Task to complete
Starting at the first line below, copy through to the last line exactly.

Supplied data
-- -- --
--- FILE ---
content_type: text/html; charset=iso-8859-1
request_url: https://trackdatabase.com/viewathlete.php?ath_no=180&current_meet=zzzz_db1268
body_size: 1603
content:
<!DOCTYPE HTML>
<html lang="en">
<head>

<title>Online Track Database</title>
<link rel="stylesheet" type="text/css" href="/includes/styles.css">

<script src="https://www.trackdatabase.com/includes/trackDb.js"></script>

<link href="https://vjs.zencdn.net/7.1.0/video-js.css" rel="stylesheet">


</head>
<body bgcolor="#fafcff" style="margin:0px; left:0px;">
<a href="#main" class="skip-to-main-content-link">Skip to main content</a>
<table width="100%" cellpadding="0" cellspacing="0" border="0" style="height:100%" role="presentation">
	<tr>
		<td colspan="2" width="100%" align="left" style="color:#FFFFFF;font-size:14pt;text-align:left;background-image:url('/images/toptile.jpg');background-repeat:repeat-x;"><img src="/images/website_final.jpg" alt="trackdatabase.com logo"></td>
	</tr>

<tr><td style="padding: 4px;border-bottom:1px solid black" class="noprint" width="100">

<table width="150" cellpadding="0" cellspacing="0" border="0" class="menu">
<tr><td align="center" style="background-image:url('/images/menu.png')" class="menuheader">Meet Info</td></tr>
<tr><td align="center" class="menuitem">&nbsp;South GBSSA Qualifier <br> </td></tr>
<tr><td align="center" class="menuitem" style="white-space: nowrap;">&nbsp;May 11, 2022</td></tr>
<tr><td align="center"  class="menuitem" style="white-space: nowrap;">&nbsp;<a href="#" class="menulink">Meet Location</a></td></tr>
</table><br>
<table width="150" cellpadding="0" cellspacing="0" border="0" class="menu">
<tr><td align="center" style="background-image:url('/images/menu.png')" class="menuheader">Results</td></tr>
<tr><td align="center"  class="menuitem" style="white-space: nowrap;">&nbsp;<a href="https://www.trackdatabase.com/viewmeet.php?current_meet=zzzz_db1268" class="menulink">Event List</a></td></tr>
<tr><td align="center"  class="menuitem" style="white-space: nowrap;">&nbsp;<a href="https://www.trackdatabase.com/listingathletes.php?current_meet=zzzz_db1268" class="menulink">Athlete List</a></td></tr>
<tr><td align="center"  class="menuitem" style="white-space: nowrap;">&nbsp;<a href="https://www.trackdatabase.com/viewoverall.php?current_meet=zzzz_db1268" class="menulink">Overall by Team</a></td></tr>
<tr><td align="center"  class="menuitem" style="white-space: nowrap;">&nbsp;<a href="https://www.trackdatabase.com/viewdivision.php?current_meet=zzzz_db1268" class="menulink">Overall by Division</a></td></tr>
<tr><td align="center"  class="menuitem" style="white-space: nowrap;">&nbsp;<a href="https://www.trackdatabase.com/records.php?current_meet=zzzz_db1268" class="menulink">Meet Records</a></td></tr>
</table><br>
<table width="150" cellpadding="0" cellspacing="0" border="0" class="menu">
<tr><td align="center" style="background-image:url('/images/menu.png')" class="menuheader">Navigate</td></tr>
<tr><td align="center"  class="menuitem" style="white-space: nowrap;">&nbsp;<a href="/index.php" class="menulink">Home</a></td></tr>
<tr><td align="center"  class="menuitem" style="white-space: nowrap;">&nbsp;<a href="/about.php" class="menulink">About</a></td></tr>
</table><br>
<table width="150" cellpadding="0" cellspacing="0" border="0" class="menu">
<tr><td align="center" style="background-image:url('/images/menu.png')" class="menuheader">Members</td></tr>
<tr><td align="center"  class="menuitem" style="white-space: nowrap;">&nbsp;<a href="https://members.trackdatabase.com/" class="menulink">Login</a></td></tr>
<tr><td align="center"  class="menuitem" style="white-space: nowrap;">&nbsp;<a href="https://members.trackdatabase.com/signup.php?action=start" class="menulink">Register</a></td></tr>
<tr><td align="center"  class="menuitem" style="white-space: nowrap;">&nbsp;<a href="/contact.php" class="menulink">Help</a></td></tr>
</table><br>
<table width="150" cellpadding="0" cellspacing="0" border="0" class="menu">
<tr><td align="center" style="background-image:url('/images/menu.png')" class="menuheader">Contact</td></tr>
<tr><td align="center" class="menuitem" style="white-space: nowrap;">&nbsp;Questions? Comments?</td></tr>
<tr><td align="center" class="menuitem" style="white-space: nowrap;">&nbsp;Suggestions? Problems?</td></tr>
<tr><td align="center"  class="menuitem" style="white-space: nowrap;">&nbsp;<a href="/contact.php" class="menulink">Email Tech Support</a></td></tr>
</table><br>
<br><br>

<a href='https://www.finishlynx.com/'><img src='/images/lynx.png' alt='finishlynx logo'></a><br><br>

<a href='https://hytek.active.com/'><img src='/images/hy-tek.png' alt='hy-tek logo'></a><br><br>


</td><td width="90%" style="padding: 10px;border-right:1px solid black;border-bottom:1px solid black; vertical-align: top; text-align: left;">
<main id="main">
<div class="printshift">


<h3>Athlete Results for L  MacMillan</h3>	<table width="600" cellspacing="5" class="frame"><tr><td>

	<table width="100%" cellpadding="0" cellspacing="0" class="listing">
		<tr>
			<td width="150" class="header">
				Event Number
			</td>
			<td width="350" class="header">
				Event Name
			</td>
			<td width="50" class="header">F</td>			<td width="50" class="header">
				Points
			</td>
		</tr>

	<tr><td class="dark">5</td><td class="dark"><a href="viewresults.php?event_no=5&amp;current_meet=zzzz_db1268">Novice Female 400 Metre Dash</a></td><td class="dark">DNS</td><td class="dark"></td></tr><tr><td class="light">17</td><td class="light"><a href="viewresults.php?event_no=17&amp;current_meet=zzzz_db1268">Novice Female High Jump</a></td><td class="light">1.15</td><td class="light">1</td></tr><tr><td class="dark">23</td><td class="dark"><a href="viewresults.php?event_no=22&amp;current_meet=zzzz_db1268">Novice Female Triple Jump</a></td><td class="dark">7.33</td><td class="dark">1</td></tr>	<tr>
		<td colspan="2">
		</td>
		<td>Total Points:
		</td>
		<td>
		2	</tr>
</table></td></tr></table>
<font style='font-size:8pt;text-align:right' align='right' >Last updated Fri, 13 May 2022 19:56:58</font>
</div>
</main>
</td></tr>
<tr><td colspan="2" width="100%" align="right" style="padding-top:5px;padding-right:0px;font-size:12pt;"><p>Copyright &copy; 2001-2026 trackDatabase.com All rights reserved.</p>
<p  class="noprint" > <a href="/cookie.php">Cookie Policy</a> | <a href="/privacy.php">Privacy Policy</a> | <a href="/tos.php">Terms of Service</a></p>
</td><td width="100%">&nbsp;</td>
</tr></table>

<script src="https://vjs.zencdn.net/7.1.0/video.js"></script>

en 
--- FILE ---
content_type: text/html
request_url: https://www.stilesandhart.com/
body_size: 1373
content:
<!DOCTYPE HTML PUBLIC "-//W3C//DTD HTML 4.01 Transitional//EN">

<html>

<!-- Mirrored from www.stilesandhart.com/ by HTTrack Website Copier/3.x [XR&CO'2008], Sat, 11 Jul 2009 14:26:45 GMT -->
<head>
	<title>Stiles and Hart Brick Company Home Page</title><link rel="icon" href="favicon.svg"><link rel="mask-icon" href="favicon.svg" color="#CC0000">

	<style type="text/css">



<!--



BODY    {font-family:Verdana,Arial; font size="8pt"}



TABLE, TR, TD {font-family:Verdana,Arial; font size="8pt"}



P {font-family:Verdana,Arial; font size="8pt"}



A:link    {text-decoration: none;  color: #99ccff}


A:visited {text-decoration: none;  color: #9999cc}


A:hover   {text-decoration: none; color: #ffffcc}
-- -- --
Worked solution
--- FILE ---
content_type: text/html; charset=iso-8859-1
request_url: https://trackdatabase.com/viewathlete.php?ath_no=180&current_meet=zzzz_db1268
body_size: 1603
content:
<!DOCTYPE HTML>
<html lang="en">
<head>

<title>Online Track Database</title>
<link rel="stylesheet" type="text/css" href="/includes/styles.css">

<script src="https://www.trackdatabase.com/includes/trackDb.js"></script>

<link href="https://vjs.zencdn.net/7.1.0/video-js.css" rel="stylesheet">


</head>
<body bgcolor="#fafcff" style="margin:0px; left:0px;">
<a href="#main" class="skip-to-main-content-link">Skip to main content</a>
<table width="100%" cellpadding="0" cellspacing="0" border="0" style="height:100%" role="presentation">
	<tr>
		<td colspan="2" width="100%" align="left" style="color:#FFFFFF;font-size:14pt;text-align:left;background-image:url('/images/toptile.jpg');background-repeat:repeat-x;"><img src="/images/website_final.jpg" alt="trackdatabase.com logo"></td>
	</tr>

<tr><td style="padding: 4px;border-bottom:1px solid black" class="noprint" width="100">

<table width="150" cellpadding="0" cellspacing="0" border="0" class="menu">
<tr><td align="center" style="background-image:url('/images/menu.png')" class="menuheader">Meet Info</td></tr>
<tr><td align="center" class="menuitem">&nbsp;South GBSSA Qualifier <br> </td></tr>
<tr><td align="center" class="menuitem" style="white-space: nowrap;">&nbsp;May 11, 2022</td></tr>
<tr><td align="center"  class="menuitem" style="white-space: nowrap;">&nbsp;<a href="#" class="menulink">Meet Location</a></td></tr>
</table><br>
<table width="150" cellpadding="0" cellspacing="0" border="0" class="menu">
<tr><td align="center" style="background-image:url('/images/menu.png')" class="menuheader">Results</td></tr>
<tr><td align="center"  class="menuitem" style="white-space: nowrap;">&nbsp;<a href="https://www.trackdatabase.com/viewmeet.php?current_meet=zzzz_db1268" class="menulink">Event List</a></td></tr>
<tr><td align="center"  class="menuitem" style="white-space: nowrap;">&nbsp;<a href="https://www.trackdatabase.com/listingathletes.php?current_meet=zzzz_db1268" class="menulink">Athlete List</a></td></tr>
<tr><td align="center"  class="menuitem" style="white-space: nowrap;">&nbsp;<a href="https://www.trackdatabase.com/viewoverall.php?current_meet=zzzz_db1268" class="menulink">Overall by Team</a></td></tr>
<tr><td align="center"  class="menuitem" style="white-space: nowrap;">&nbsp;<a href="https://www.trackdatabase.com/viewdivision.php?current_meet=zzzz_db1268" class="menulink">Overall by Division</a></td></tr>
<tr><td align="center"  class="menuitem" style="white-space: nowrap;">&nbsp;<a href="https://www.trackdatabase.com/records.php?current_meet=zzzz_db1268" class="menulink">Meet Records</a></td></tr>
</table><br>
<table width="150" cellpadding="0" cellspacing="0" border="0" class="menu">
<tr><td align="center" style="background-image:url('/images/menu.png')" class="menuheader">Navigate</td></tr>
<tr><td align="center"  class="menuitem" style="white-space: nowrap;">&nbsp;<a href="/index.php" class="menulink">Home</a></td></tr>
<tr><td align="center"  class="menuitem" style="white-space: nowrap;">&nbsp;<a href="/about.php" class="menulink">About</a></td></tr>
</table><br>
<table width="150" cellpadding="0" cellspacing="0" border="0" class="menu">
<tr><td align="center" style="background-image:url('/images/menu.png')" class="menuheader">Members</td></tr>
<tr><td align="center"  class="menuitem" style="white-space: nowrap;">&nbsp;<a href="https://members.trackdatabase.com/" class="menulink">Login</a></td></tr>
<tr><td align="center"  class="menuitem" style="white-space: nowrap;">&nbsp;<a href="https://members.trackdatabase.com/signup.php?action=start" class="menulink">Register</a></td></tr>
<tr><td align="center"  class="menuitem" style="white-space: nowrap;">&nbsp;<a href="/contact.php" class="menulink">Help</a></td></tr>
</table><br>
<table width="150" cellpadding="0" cellspacing="0" border="0" class="menu">
<tr><td align="center" style="background-image:url('/images/menu.png')" class="menuheader">Contact</td></tr>
<tr><td align="center" class="menuitem" style="white-space: nowrap;">&nbsp;Questions? Comments?</td></tr>
<tr><td align="center" class="menuitem" style="white-space: nowrap;">&nbsp;Suggestions? Problems?</td></tr>
<tr><td align="center"  class="menuitem" style="white-space: nowrap;">&nbsp;<a href="/contact.php" class="menulink">Email Tech Support</a></td></tr>
</table><br>
<br><br>

<a href='https://www.finishlynx.com/'><img src='/images/lynx.png' alt='finishlynx logo'></a><br><br>

<a href='https://hytek.active.com/'><img src='/images/hy-tek.png' alt='hy-tek logo'></a><br><br>


</td><td width="90%" style="padding: 10px;border-right:1px solid black;border-bottom:1px solid black; vertical-align: top; text-align: left;">
<main id="main">
<div class="printshift">


<h3>Athlete Results for L  MacMillan</h3>	<table width="600" cellspacing="5" class="frame"><tr><td>

	<table width="100%" cellpadding="0" cellspacing="0" class="listing">
		<tr>
			<td width="150" class="header">
				Event Number
			</td>
			<td width="350" class="header">
				Event Name
			</td>
			<td width="50" class="header">F</td>			<td width="50" class="header">
				Points
			</td>
		</tr>

	<tr><td class="dark">5</td><td class="dark"><a href="viewresults.php?event_no=5&amp;current_meet=zzzz_db1268">Novice Female 400 Metre Dash</a></td><td class="dark">DNS</td><td class="dark"></td></tr><tr><td class="light">17</td><td class="light"><a href="viewresults.php?event_no=17&amp;current_meet=zzzz_db1268">Novice Female High Jump</a></td><td class="light">1.15</td><td class="light">1</td></tr><tr><td class="dark">23</td><td class="dark"><a href="viewresults.php?event_no=22&amp;current_meet=zzzz_db1268">Novice Female Triple Jump</a></td><td class="dark">7.33</td><td class="dark">1</td></tr>	<tr>
		<td colspan="2">
		</td>
		<td>Total Points:
		</td>
		<td>
		2	</tr>
</table></td></tr></table>
<font style='font-size:8pt;text-align:right' align='right' >Last updated Fri, 13 May 2022 19:56:58</font>
</div>
</main>
</td></tr>
<tr><td colspan="2" width="100%" align="right" style="padding-top:5px;padding-right:0px;font-size:12pt;"><p>Copyright &copy; 2001-2026 trackDatabase.com All rights reserved.</p>
<p  class="noprint" > <a href="/cookie.php">Cookie Policy</a> | <a href="/privacy.php">Privacy Policy</a> | <a href="/tos.php">Terms of Service</a></p>
</td><td width="100%">&nbsp;</td>
</tr></table>

<script src="https://vjs.zencdn.net/7.1.0/video.js"></script>

en 
--- FILE ---
content_type: text/html
request_url: https://www.stilesandhart.com/
body_size: 1373
content:
<!DOCTYPE HTML PUBLIC "-//W3C//DTD HTML 4.01 Transitional//EN">

<html>

<!-- Mirrored from www.stilesandhart.com/ by HTTrack Website Copier/3.x [XR&CO'2008], Sat, 11 Jul 2009 14:26:45 GMT -->
<head>
	<title>Stiles and Hart Brick Company Home Page</title><link rel="icon" href="favicon.svg"><link rel="mask-icon" href="favicon.svg" color="#CC0000">

	<style type="text/css">



<!--



BODY    {font-family:Verdana,Arial; font size="8pt"}



TABLE, TR, TD {font-family:Verdana,Arial; font size="8pt"}



P {font-family:Verdana,Arial; font size="8pt"}



A:link    {text-decoration: none;  color: #99ccff}


A:visited {text-decoration: none;  color: #9999cc}


A:hover   {text-decoration: none; color: #ffffcc}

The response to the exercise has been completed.